4.2 Feature Extraction

For a given input image, gradients are computed for each pixel. In this method, Sobel and Robert’s filters are used to compute gradients of a given input image. Equations (2) and (3) show gradient calculation using Sobel and Robert’s filters, respectively, for a given input image I, as shown in below.

Sobel gradient operator

$$({\text{a}})\,G_{x} = \left[ {\begin{array}{*{20}c} { - 1} & 0 & { + 1} \\ { - 2} & 0 & { + 2} \\ { - 1} & 0 & { + 1} \\ \end{array} } \right] \,^{*} \,I\quad \quad ( {\text{b)}}\,G_{y} = \left[ {\begin{array}{*{20}c} { + 1} & { + 2} & { + 1} \\ { 0} & { 0} & { 0} \\ { - 1} & { - 2} & { - 1} \\ \end{array} } \right]\,^{*} \,I$$

(2)

Robert’s gradient operator

$$({\text{a}})\,G_{x} = \left[ {\begin{array}{*{20}c} { + 1} & { 0} \\ { 0} & { - 1} \\ \end{array} } \right] \,^{*} \,I\quad \quad ({\text{b}})\,G_{y} = \left[ {\begin{array}{*{20}c} { 0} & { + 1} \\ { - 1} & { 0} \\ \end{array} } \right]\,^{*} \,I$$

(3)

Then, gradients are converted into magnitude and direction using Eq. (4). The gradients directions are converted into eight equal bins with 45⁰ intervals.

$$( {\text{a)}}\,\uptheta = \tan^{ - 1} \frac{{g_{x} }}{{g_{y} }}\quad \quad ( {\text{b)}}\,m = \sqrt {g_{x}^{2} + g_{y}^{2} }$$

(4)

After that, magnitude matrix is convoluted with mean mask to eliminate noise which may cause aliasing effect. Equation (5) shows the 7 × 7 mean mask used in the proposed method. Figure 4 shows the overview of W-CoHOG feature calculation process.

$${\text{Conv}}_{7 \times 7} = \frac{1}{49}\left[ {\begin{array}{*{20}c} 1 & 1 & 1 & 1 & 1 & 1 & 1 \\ 1 & 1 & 1 & 1 & 1 & 1 & 1 \\ 1 & 1 & 1 & 1 & 1 & 1 & 1 \\ 1 & 1 & 1 & 1 & 1 & 1 & 1 \\ 1 & 1 & 1 & 1 & 1 & 1 & 1 \\ 1 & 1 & 1 & 1 & 1 & 1 & 1 \\ 1 & 1 & 1 & 1 & 1 & 1 & 1 \\ \end{array} } \right]$$

(5)

Weight Function

In this proposed method magnitude component of a gradient is used as weight function to calculate weighted co-occurrence matrix. In order to calculate magnitude weighted co-occurrence matrix, the magnitude weights of each pixel are calculated.
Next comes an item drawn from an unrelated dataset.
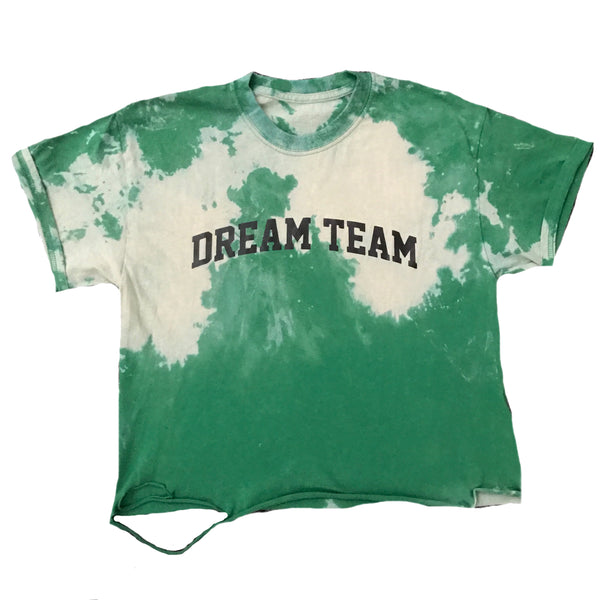 Dream Team Crop Tee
Weight function is applied to co-occurrence matrix to influence the co-occurrence matrix using gradient magnitude of each pixel. The weight functions used in this method are described in following paragraph.

Let I be a given input image. i, j are the any two orientations in the given eight orientations and Δx, Δy are offset for co-occurrence. $C_{{\Delta x,\Delta y}} \left( {i,j} \right)$ is weighted co-occurrence matrix for a given offset Δx, Δy and orientation i, j. The Eqs. (6 and 7) describes the calculation of the weighted co-occurrence matrix.
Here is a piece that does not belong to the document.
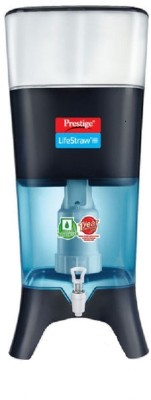 Prestige LifeStraw 18 Litres UF Water Purifier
$$C_{\Delta x,\Delta y} \left( {i,j} \right) = \mathop \sum \limits_{p = 1}^{n} \mathop \sum \limits_{q = 1}^{m} \left\{ {W_{{\left( {p,q} \right) ,(p+\Delta x,p+\Delta y)}} *\alpha } \right.$$

(6)

where

$$\alpha = \left\{ {\begin{array}{*{20}l} 1 & {{\text{if}}\,O\left( {p,q} \right) = i \,{\text{and}}\,O\left( {p +\Delta x,q +\Delta y} \right) = j} \\ 0 & {\text{Otherwise }} \\ \end{array} } \right.$$

(7)

Let $m_{{p, q}}$ be a gradient at a given pixel p, q for a given input image I. $\bar{M}$ and M _max are mean and maximum gradient values in I. The weight calculation was performed with simple operations like mean and division operations. Equations (8 and 9) show two possible weight functions to calculate weight for a given pixel (p, q) and (p + Δx, q + Δy). Any of the two functions is preferable to calculate weights for calculating weighted co-occurrence matrix. In this proposed method, Eq. (8) is used to calculate weights for experimental results.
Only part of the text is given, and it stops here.